Kaposy claims that choosing to raise a child with Down syndrome can be a powerful rejection of the idea that human worth is best gauged by high IQ, a prestigious career, or other standard measures of accomplishment. He asks readers to consider whether they really want to live in a society that equates value with the speed, drive, and productivity prized by capitalism. Instead of seeing people with Down syndrome as burdensome, he invites prospective parents to see them as embodying alternatives to materialistic, achievement-based metrics for determining what counts as a good life. Some might object to the idea that a child could be described as an endorsement or symbol for values. I think Kaposy would argue that the values are already firmly in place; he is calling on readers to act consistently on their claims to recognize “the worth of every human being regardless of ability.”

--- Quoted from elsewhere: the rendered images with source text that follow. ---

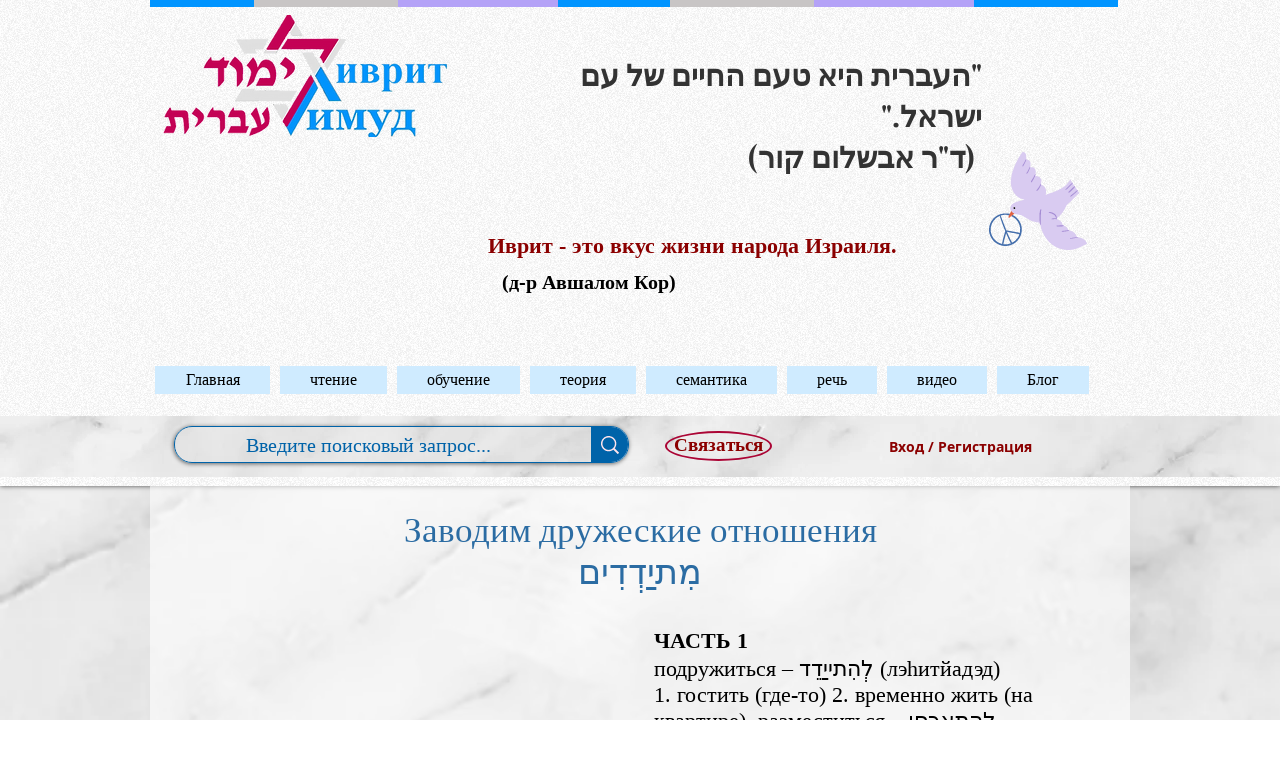

--- FILE ---
content_type: text/html; charset=utf-8
request_url: https://www.google.com/recaptcha/api2/aframe
body_size: 266
content:
<!DOCTYPE HTML><html><head><meta http-equiv="content-type" content="text/html; charset=UTF-8"></head><body><script nonce="S2JUZvcnRqgYCbilm_hwcg">/** Anti-fraud and anti-abuse applications only. See google.com/recaptcha */ try{var clients={'sodar':'https://pagead2.googlesyndication.com/pagead/sodar?'};window.addEventListener("message",function(a){try{if(a.source===window.parent){var b=JSON.parse(a.data);var c=clients[b['id']];if(c){var d=document.createElement('img');d.src=c+b['params']+'&rc='+(localStorage.getItem("rc::a")?sessionStorage.getItem("rc::b"):"");window.document.body.appendChild(d);sessionStorage.setItem("rc::e",parseInt(sessionStorage.getItem("rc::e")||0)+1);localStorage.setItem("rc::h",'1769455984970');}}}catch(b){}});window.parent.postMessage("_grecaptcha_ready", "*");}catch(b){}</script></body></html>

Kaposy’s critical generosity is striking in today’s combative and polarized political atmosphere. His measured tone is an especially welcome corrective to the nasty and divisive voices that so often dominate debates over abortion. There is no scolding or condemnation here, but rather respectful disagreement with those, like philosophers Peter Singer, Richard Dawkins, Allen Buchanan, Dan W. Brock, Norman Daniels, and Daniel Wikler, who believe people with Down syndrome are less worthy of life, as well as those who consider abortion to be wrong under any circumstances. Kaposy’s objections are all the more compelling for his careful consideration of opposing views.
As much as I welcome this book, I wonder whether its form lessens its potential impact. Kaposy is the first to acknowledge that people with Down syndrome are the target of irrational fear and prejudice. If that’s the case, I’m not convinced that reasoned argument is the best way to combat unacknowledged anxiety. I have no doubt that pastors, philosophers, bioethicists, and other scholarly readers will appreciate Kaposy’s steady reasoning. But parents and prospective parents, whom the book claims as its primary audience, may find its language and methods to be redundant and overly specialized. Take, for example, Kaposy’s account of a hypothetical about abortion and disability, in which “the underlying rational procedures being used in the construction of principle N following from P1 is ‘wide reflective equilibrium.’” The legitimacy this kind of reasoning buys Kaposy with bioethicists may be off-putting to more general readers.
But this potential weakness is also the book’s strength. Choosing Down Syndrome aspires to speak to multiple audiences. It has carefully constructed cases that move from accessible argument to the discipline-specific language of philosophers and bioethicists, evidence that ranges from personal narrative to social scientific data, and refreshing, well-reasoned insights for readers of all stripes.